*Work instruction 1:*
Answer these from the text about nettles:
(a) What should be removed from fresh nettles before the leaves are chopped?
(b) How many times in May does the old English saying say to eat Nettle Soup?
(c) As far back as which century did the Irish monks leave records?
*Work instruction 2:* List every cooking method that the text about nettles names for preparing them.
*Work instruction 3:* Pick up the text about nettles after its final sentence and carry it forward.

[[ Supplied text, beginning ]]

Sweetened with honey and lemon, dried nettle leaves make, what many people say, is a flavorful tea.
This time of year, nettle tea would serve as a really nutritious spring tonic.
If you enjoy other wild greens, you’ll probably take to the earthy, hay-like taste of nettles.
If you are using a recipe that calls for fresh nettles, remove all the stalks and chop up the leaves.
If you have a food processor, it will make short work of the job.
Remember to keep your gloves on or use tongs until the little devils are cooked or completely dried.
You can steam, sauté or boil them, but be sure they are cooked thoroughly.
Enjoy them as you would any dish of greens or add them to a soup or a quiche.
Spinach sometimes being hard to come by around these parts, and not inexpensive, it’s good to know that nettles can be substituted for spinach in any recipe calling for cooked spinach.
Add dried nettles to wintertime teas to increase circulation and to warm the body.
There is an old English saying:
“Eat Nettle Soup three times in May, and for a year keep the Rheumatics away.”
According to the old folklore, three bowls of nettle soup eaten in May would prevent the aches and pains of rheumatism for the remainder of the year. Irish monks were great believers in the healthful properties of nettles. The monks left records as far back as the sixth century, indicating that they ate a lot of nettles as part of their regular diet and drank nettle tea as a pain reliever for sore muscles and aching joints.
Do you suppose that nettles were easy to come by and the poor monks might have been starving and that’s why they ate so much of them?
Whatever the reason, they found that the nettles helped ease the stiffness of knees bent in prayer year-in and year-out on the hard, cold stone floors of the monasteries.
And the monks also endured a lot of back breaking labor in their gardens and fields.
Did they discover that eating nettles soothed a backache from hours of wielding a hoe or a rake?
Or did they come to Erin’s shore with the knowledge already?
However it happened, over the centuries, many Irish recipes began to feature nettles prominently.
Here’s an old recipe said to have been passed down by the monks in Ireland.

[[ Supplied text, end ]]
[[ Provided information, beginning ]]

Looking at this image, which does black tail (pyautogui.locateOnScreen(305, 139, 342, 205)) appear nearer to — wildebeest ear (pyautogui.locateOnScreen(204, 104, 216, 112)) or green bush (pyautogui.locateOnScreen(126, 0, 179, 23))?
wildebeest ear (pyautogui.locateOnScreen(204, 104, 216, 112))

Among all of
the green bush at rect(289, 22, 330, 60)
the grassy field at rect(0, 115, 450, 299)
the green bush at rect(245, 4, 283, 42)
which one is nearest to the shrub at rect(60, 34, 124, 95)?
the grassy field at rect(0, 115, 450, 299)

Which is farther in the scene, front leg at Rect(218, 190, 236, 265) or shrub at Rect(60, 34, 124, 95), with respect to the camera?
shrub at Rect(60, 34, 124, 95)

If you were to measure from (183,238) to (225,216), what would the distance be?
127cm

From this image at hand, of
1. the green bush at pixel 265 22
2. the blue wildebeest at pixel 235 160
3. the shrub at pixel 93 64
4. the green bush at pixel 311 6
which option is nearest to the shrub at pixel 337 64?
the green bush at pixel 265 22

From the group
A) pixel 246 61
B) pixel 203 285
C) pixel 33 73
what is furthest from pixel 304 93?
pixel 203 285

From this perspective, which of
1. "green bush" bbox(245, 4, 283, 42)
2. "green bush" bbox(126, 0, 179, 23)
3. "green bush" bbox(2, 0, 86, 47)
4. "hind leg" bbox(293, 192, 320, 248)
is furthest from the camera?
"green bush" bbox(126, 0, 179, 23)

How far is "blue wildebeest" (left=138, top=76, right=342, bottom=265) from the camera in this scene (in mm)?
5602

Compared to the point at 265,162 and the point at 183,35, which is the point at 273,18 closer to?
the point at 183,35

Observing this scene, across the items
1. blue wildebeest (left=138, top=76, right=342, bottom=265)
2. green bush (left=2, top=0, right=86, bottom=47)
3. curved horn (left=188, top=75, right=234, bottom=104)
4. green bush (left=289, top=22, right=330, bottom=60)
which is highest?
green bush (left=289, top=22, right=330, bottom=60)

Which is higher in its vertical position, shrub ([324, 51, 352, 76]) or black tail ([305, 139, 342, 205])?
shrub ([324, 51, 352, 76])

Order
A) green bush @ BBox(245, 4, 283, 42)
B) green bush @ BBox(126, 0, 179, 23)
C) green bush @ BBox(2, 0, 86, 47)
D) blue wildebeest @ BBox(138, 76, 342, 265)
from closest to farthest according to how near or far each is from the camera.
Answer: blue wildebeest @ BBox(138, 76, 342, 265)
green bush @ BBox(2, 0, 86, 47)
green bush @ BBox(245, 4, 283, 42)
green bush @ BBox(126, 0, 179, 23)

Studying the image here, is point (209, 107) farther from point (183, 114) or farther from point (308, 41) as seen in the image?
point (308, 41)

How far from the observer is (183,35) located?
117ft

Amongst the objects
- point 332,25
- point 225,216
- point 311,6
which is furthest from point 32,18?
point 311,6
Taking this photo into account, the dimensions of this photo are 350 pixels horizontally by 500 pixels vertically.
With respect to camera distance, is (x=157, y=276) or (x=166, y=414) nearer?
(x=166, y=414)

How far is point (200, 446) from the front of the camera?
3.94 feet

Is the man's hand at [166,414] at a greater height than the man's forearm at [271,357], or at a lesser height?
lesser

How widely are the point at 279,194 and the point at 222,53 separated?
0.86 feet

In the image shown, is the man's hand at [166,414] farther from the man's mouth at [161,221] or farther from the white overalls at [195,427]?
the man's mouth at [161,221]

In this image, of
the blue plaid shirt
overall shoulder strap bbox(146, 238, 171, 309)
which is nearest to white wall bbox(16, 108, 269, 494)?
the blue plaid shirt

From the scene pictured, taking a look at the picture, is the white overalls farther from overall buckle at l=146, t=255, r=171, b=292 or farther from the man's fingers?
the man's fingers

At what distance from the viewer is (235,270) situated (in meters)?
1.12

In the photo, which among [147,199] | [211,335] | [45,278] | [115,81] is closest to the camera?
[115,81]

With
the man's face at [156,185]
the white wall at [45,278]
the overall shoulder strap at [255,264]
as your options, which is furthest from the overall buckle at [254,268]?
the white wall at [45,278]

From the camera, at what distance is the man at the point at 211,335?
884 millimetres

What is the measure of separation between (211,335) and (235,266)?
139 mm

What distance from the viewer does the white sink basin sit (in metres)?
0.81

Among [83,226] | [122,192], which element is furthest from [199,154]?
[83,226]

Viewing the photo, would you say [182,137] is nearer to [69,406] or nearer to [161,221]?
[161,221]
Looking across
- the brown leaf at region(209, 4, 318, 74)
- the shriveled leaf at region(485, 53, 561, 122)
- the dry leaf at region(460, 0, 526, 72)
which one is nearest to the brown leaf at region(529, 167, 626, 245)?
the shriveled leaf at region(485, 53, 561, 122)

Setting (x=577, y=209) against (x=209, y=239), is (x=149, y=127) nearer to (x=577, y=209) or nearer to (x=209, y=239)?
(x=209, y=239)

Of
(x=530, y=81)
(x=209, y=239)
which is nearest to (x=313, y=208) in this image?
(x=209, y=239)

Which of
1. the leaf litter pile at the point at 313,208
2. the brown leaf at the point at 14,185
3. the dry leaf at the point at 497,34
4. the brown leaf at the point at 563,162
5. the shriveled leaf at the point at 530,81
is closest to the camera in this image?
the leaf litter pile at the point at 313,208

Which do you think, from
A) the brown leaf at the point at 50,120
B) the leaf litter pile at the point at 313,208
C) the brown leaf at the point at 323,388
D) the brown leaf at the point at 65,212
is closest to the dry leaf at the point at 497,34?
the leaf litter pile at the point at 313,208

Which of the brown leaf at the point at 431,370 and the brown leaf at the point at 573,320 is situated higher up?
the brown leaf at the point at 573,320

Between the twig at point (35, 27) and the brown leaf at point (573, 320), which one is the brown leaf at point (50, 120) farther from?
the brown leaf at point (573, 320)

[[ Provided information, end ]]

*Exercise output 1:*
(a) All the stalks.
(b) Three times.
(c) The sixth century.

*Exercise output 2:* Steam, sauté, boil

*Exercise output 3:*
Irish Monk’s Nettle Soup
2 1/2 cups nettles
1/4 cup butter
1/3 cup fine oatmeal
3 3/4 cups stock
1 1/4 cups milk
1. Melt the butter in a large saucepan
2. Add the oatmeal and cook until the mixture is golden brown.
3. Remove the pan from the heat and add the stock.
4. Bring to a boil and add the milk.
5. Bring back to a boil and add the chopped nettles.
6. Cook for a few minutes and taste for seasoning.
Add salt and pepper if desired.
Serves 6 to 8
For Italian cuisine aficionados, here’s a recipe for you.
Stinging Nettle Pesto
5-6 packed cups raw stinging nettle (you can choose to wash or not)
3/4 cup parmesan – grated (the food processor will take care of it, too, if you wish to throw in a chunk instead)
2-3 Tbsp. lemon juice
1/2 cup toasted pine nuts (or nut of choice)
2 garlic cloves (more if you love garlic
Extra Virgin Olive oil to preferred consistency (approx. 1/4 to 1/2 cup)
Finely chop the first 5 ingredients. Slowly add olive oil until it reaches your desired consistency. Serve with crackers, chopped vegetables or on pasta.
The pesto will turn dark on top as the plant material is exposed to air (like a cut apple turning brown), but this doesn’t impact the flavor.
But to minimize this, you can add a thin layer of olive oil on top if your pesto is in the serving dish, or, after the fact, you may increase the amount of lemon juice in your recipe (keep tasting to make sure it’s not too much) and stir it so the dark part mixes in, and serve promptly.
Refrigerate any un-used portion. It’s best to consume the nettle pesto the day you make it. The flavor tends to become too powerful if it sits overnight.
To change the flavor, you can substitute basil for a portion of the nettles.
Stinging Nettle Tea
Here’s an old time recipe for nettle tea.
Steep two teaspoons of fresh or three teaspoons of dried nettle leaves in a cup of boiled water for about 10 minutes.
The dose is 1/4 cup of tea, four times a day, not to be taken with meals.
To change up the flavor a bit, you may add a slice of ginger root, a few mint leaves or a couple of dried licorice roots when brewing.
And it may be sweetened with sugar or honey.